(Items from a data source)
__________________________________________________

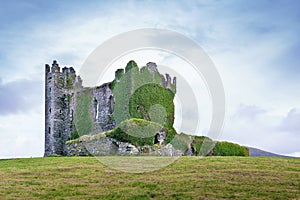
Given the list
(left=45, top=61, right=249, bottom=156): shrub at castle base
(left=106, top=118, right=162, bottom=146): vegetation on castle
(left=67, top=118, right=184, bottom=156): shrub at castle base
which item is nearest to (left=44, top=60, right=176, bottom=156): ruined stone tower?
(left=45, top=61, right=249, bottom=156): shrub at castle base

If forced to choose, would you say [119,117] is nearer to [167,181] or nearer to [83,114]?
[83,114]

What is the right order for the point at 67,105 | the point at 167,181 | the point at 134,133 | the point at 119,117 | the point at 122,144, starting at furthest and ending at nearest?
the point at 67,105
the point at 119,117
the point at 134,133
the point at 122,144
the point at 167,181

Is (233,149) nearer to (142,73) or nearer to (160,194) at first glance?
(142,73)

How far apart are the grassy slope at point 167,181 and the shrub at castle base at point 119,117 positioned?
11006mm

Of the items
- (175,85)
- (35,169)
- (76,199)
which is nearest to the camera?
(76,199)

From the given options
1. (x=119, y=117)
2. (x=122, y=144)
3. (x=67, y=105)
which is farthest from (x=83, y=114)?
(x=122, y=144)

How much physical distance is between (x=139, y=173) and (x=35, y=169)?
8.37m

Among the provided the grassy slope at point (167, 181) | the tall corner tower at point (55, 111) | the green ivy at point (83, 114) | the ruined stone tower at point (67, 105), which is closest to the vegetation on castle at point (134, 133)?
the grassy slope at point (167, 181)

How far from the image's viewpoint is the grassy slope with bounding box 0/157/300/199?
2153cm

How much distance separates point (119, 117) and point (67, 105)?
12.9 meters

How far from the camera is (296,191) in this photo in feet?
71.4

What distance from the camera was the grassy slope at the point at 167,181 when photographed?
21.5 metres

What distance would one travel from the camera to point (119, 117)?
54531 millimetres

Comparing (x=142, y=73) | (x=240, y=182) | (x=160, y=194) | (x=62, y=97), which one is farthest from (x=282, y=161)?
(x=62, y=97)
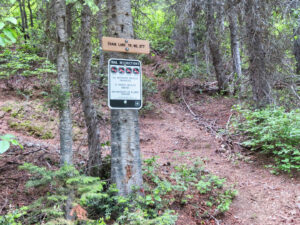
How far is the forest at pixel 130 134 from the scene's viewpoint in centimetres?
327

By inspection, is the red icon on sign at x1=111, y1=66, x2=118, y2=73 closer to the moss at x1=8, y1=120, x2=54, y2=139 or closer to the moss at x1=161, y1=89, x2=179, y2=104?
the moss at x1=8, y1=120, x2=54, y2=139

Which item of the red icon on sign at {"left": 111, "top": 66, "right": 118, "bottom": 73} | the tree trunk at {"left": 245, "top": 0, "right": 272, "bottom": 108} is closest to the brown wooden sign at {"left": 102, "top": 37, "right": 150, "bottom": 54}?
the red icon on sign at {"left": 111, "top": 66, "right": 118, "bottom": 73}

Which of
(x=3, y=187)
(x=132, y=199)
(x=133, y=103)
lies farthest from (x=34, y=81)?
(x=132, y=199)

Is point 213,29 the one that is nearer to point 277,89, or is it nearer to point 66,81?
point 277,89

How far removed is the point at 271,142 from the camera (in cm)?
568

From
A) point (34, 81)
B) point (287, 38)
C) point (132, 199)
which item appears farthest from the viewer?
point (34, 81)

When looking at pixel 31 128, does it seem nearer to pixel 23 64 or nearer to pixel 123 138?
pixel 23 64

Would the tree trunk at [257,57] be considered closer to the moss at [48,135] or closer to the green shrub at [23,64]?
the green shrub at [23,64]

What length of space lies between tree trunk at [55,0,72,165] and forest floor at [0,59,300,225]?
44 centimetres

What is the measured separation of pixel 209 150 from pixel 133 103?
3976 millimetres

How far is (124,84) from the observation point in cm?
351

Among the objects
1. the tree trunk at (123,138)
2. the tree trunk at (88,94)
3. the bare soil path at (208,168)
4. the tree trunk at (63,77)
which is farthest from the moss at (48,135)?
the tree trunk at (123,138)

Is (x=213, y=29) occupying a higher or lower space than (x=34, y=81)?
higher

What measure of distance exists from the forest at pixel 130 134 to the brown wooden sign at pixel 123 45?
0.02 metres
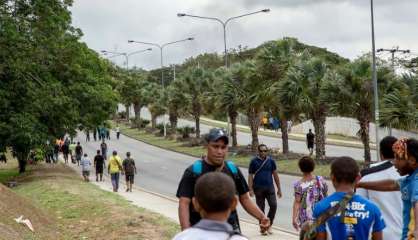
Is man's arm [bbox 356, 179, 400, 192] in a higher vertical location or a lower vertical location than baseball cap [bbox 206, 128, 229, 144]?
lower

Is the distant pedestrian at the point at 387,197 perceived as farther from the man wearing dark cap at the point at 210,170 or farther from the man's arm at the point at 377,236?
the man wearing dark cap at the point at 210,170

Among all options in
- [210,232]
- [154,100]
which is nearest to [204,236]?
[210,232]

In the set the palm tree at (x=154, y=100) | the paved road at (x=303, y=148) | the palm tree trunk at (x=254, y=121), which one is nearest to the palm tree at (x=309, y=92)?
the paved road at (x=303, y=148)

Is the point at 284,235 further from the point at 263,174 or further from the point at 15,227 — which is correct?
the point at 15,227

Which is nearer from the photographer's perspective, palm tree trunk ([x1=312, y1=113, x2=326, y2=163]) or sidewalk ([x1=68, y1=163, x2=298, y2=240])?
sidewalk ([x1=68, y1=163, x2=298, y2=240])

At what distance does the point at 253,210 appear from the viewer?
6.18 meters

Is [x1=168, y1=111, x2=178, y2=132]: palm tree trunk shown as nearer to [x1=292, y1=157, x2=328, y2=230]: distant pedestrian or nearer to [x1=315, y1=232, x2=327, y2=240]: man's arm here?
[x1=292, y1=157, x2=328, y2=230]: distant pedestrian

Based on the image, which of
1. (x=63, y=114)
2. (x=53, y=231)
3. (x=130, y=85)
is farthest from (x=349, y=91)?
(x=130, y=85)

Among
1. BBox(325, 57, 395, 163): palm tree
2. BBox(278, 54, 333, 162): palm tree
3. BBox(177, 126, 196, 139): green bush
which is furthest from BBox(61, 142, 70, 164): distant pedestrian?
BBox(325, 57, 395, 163): palm tree

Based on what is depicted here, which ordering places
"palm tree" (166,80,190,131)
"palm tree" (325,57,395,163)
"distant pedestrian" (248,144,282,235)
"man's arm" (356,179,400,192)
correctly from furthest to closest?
"palm tree" (166,80,190,131) → "palm tree" (325,57,395,163) → "distant pedestrian" (248,144,282,235) → "man's arm" (356,179,400,192)

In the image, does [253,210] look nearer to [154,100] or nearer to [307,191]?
[307,191]

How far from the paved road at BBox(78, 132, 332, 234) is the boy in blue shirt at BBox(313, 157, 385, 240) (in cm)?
1010

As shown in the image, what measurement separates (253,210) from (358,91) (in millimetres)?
24410

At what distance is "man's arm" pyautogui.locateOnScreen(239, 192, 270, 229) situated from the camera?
20.0 feet
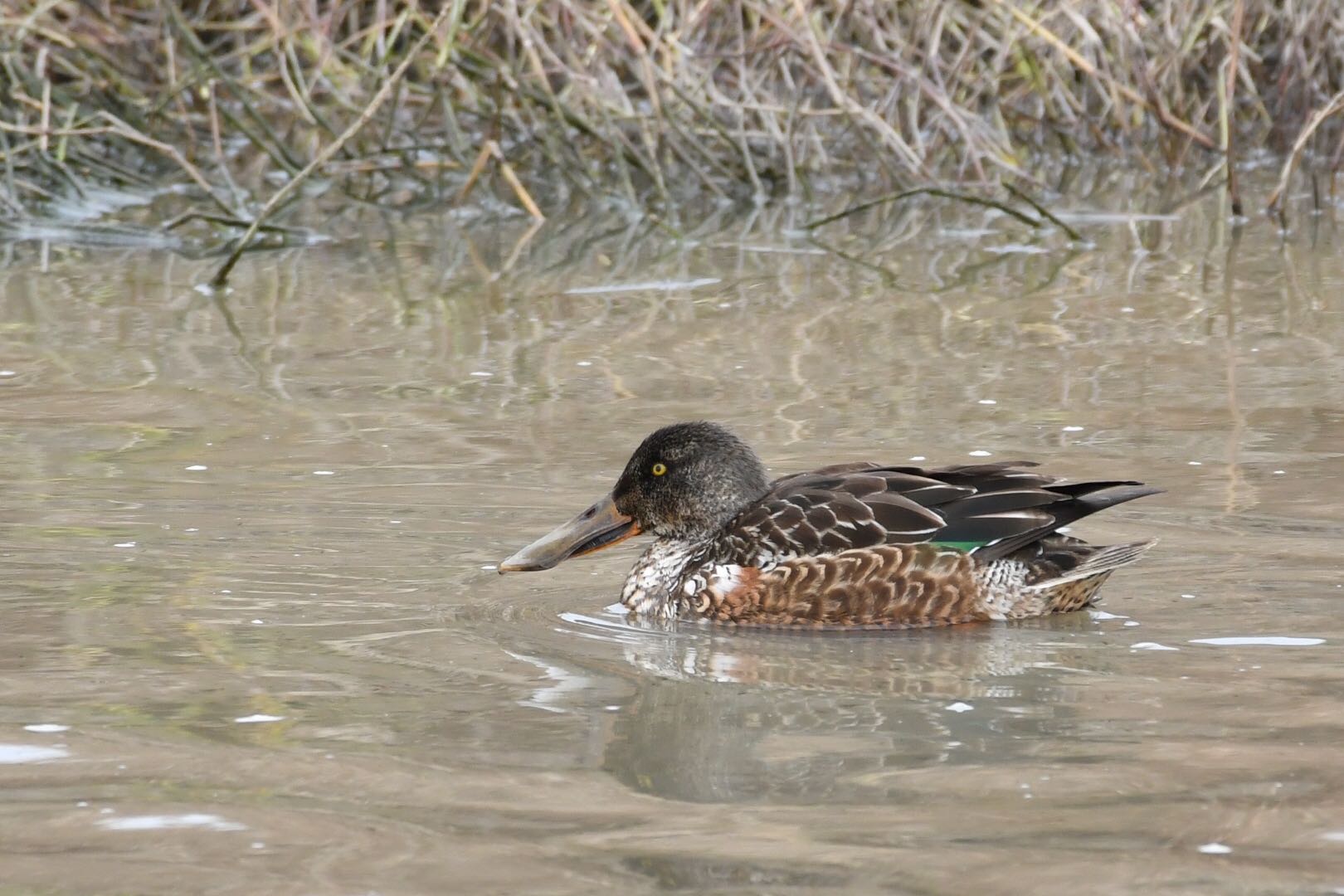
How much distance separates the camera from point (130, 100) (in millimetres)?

__________________________________________________

TASK OBJECTIVE:
Retype all the lines above word for word, leaving out the pictures.

COMPLETED EXERCISE:
Given the list
(left=45, top=61, right=249, bottom=156): shrub at castle base
(left=106, top=118, right=162, bottom=146): vegetation on castle
(left=67, top=118, right=184, bottom=156): shrub at castle base
which item is nearest to (left=44, top=60, right=176, bottom=156): ruined stone tower?
(left=45, top=61, right=249, bottom=156): shrub at castle base

If forced to choose, would you say [119,117] is nearer to [167,181] or nearer to [83,114]?
[83,114]

What is the right order for the point at 67,105 | the point at 167,181 | the point at 134,133 | the point at 119,117 | the point at 122,144, starting at furthest and ending at nearest?
the point at 67,105
the point at 119,117
the point at 134,133
the point at 122,144
the point at 167,181

Is (233,149) nearer to (142,73) or nearer to (160,194) at first glance?
(142,73)

How far apart are the grassy slope at point 167,181 and the shrub at castle base at point 119,117 positioned?
11006mm

Of the items
- (175,85)
- (35,169)
- (76,199)
which is nearest to the camera?
(76,199)

From the given options
1. (x=119, y=117)
2. (x=122, y=144)
3. (x=67, y=105)
which is farthest from (x=83, y=114)?
(x=122, y=144)

How much physical distance is between (x=139, y=173) and (x=35, y=169)?
8.37m

Among the provided the grassy slope at point (167, 181) | the tall corner tower at point (55, 111) | the green ivy at point (83, 114) | the ruined stone tower at point (67, 105), which is closest to the vegetation on castle at point (134, 133)?
the grassy slope at point (167, 181)

How far from the image's viewpoint is the grassy slope with bounding box 0/157/300/199?
2153cm

How much distance separates point (119, 117) and point (67, 105)?
12.9 meters

How far from the camera is (296,191) in this photo in feet?
71.4

What distance from the camera was the grassy slope at the point at 167,181 when photographed?
21.5 metres

What distance would one travel from the camera to point (119, 117)?
54531 millimetres

Comparing (x=142, y=73) | (x=240, y=182) | (x=160, y=194) | (x=62, y=97), which one is farthest from (x=282, y=161)?
(x=62, y=97)
How far is the forest at pixel 130 134 from the scene's viewpoint in centimetres?
327

By inspection, is the red icon on sign at x1=111, y1=66, x2=118, y2=73 closer to the moss at x1=8, y1=120, x2=54, y2=139 or closer to the moss at x1=161, y1=89, x2=179, y2=104?
the moss at x1=8, y1=120, x2=54, y2=139

Which item of the red icon on sign at {"left": 111, "top": 66, "right": 118, "bottom": 73} | the tree trunk at {"left": 245, "top": 0, "right": 272, "bottom": 108} is closest to the brown wooden sign at {"left": 102, "top": 37, "right": 150, "bottom": 54}?
the red icon on sign at {"left": 111, "top": 66, "right": 118, "bottom": 73}

Which of
(x=3, y=187)
(x=132, y=199)
(x=133, y=103)
lies farthest from (x=34, y=81)?
(x=132, y=199)

Is point 213,29 the one that is nearer to point 277,89, or is it nearer to point 66,81?
point 277,89

How far removed is the point at 271,142 from the camera (in cm)?
568

From
A) point (34, 81)
B) point (287, 38)
C) point (132, 199)
which item appears farthest from the viewer?
point (34, 81)

When looking at pixel 31 128, does it seem nearer to pixel 23 64 or nearer to pixel 123 138?
pixel 23 64

Would the tree trunk at [257,57] be considered closer to the moss at [48,135] or closer to the green shrub at [23,64]?
the green shrub at [23,64]

What length of space lies between tree trunk at [55,0,72,165] and forest floor at [0,59,300,225]?
44 centimetres

What is the measured separation of pixel 209 150 from pixel 133 103?
3976 millimetres

How far is (124,84) from the observation point in cm?
351

Among the objects
1. the tree trunk at (123,138)
2. the tree trunk at (88,94)
3. the bare soil path at (208,168)
4. the tree trunk at (63,77)
which is farthest from the moss at (48,135)?
the tree trunk at (123,138)

Is (x=213, y=29) occupying a higher or lower space than (x=34, y=81)?
higher

What measure of distance exists from the forest at pixel 130 134 to the brown wooden sign at pixel 123 45?
0.02 metres
Is man's arm [bbox 356, 179, 400, 192] in a higher vertical location or a lower vertical location than baseball cap [bbox 206, 128, 229, 144]?
lower

Is the distant pedestrian at the point at 387,197 perceived as farther from the man wearing dark cap at the point at 210,170 or farther from the man's arm at the point at 377,236?
the man wearing dark cap at the point at 210,170

Among all options in
- [210,232]
- [154,100]
which is nearest to [204,236]?
[210,232]

In the set the palm tree at (x=154, y=100) | the paved road at (x=303, y=148) | the palm tree trunk at (x=254, y=121), which one is nearest to the palm tree at (x=309, y=92)?
the paved road at (x=303, y=148)

Is the point at 284,235 further from the point at 263,174 or further from the point at 15,227 — which is correct?
the point at 15,227

Which is nearer from the photographer's perspective, palm tree trunk ([x1=312, y1=113, x2=326, y2=163]) or sidewalk ([x1=68, y1=163, x2=298, y2=240])?
sidewalk ([x1=68, y1=163, x2=298, y2=240])

At what distance does the point at 253,210 appear from the viewer?
6.18 meters

Is [x1=168, y1=111, x2=178, y2=132]: palm tree trunk shown as nearer to [x1=292, y1=157, x2=328, y2=230]: distant pedestrian or nearer to [x1=315, y1=232, x2=327, y2=240]: man's arm here?
[x1=292, y1=157, x2=328, y2=230]: distant pedestrian

Based on the image, which of
1. (x=63, y=114)
2. (x=53, y=231)
3. (x=130, y=85)
is farthest from (x=349, y=91)?
(x=130, y=85)

Among
1. BBox(325, 57, 395, 163): palm tree
2. BBox(278, 54, 333, 162): palm tree
3. BBox(177, 126, 196, 139): green bush
which is furthest from BBox(61, 142, 70, 164): distant pedestrian?
BBox(325, 57, 395, 163): palm tree

Based on what is depicted here, which ordering places
"palm tree" (166,80,190,131)
"palm tree" (325,57,395,163)
"distant pedestrian" (248,144,282,235)
"man's arm" (356,179,400,192)
correctly from furthest to closest?
"palm tree" (166,80,190,131) → "palm tree" (325,57,395,163) → "distant pedestrian" (248,144,282,235) → "man's arm" (356,179,400,192)

In the image, does [253,210] look nearer to [154,100] or nearer to [307,191]?
[307,191]

How far from the paved road at BBox(78, 132, 332, 234) is the boy in blue shirt at BBox(313, 157, 385, 240) (in cm)?
1010

As shown in the image, what measurement separates (253,210) from (358,91) (in millimetres)?
24410

At what distance is "man's arm" pyautogui.locateOnScreen(239, 192, 270, 229) situated from the camera?
20.0 feet
How much distance separates the camera from point (130, 100) (in millimetres)?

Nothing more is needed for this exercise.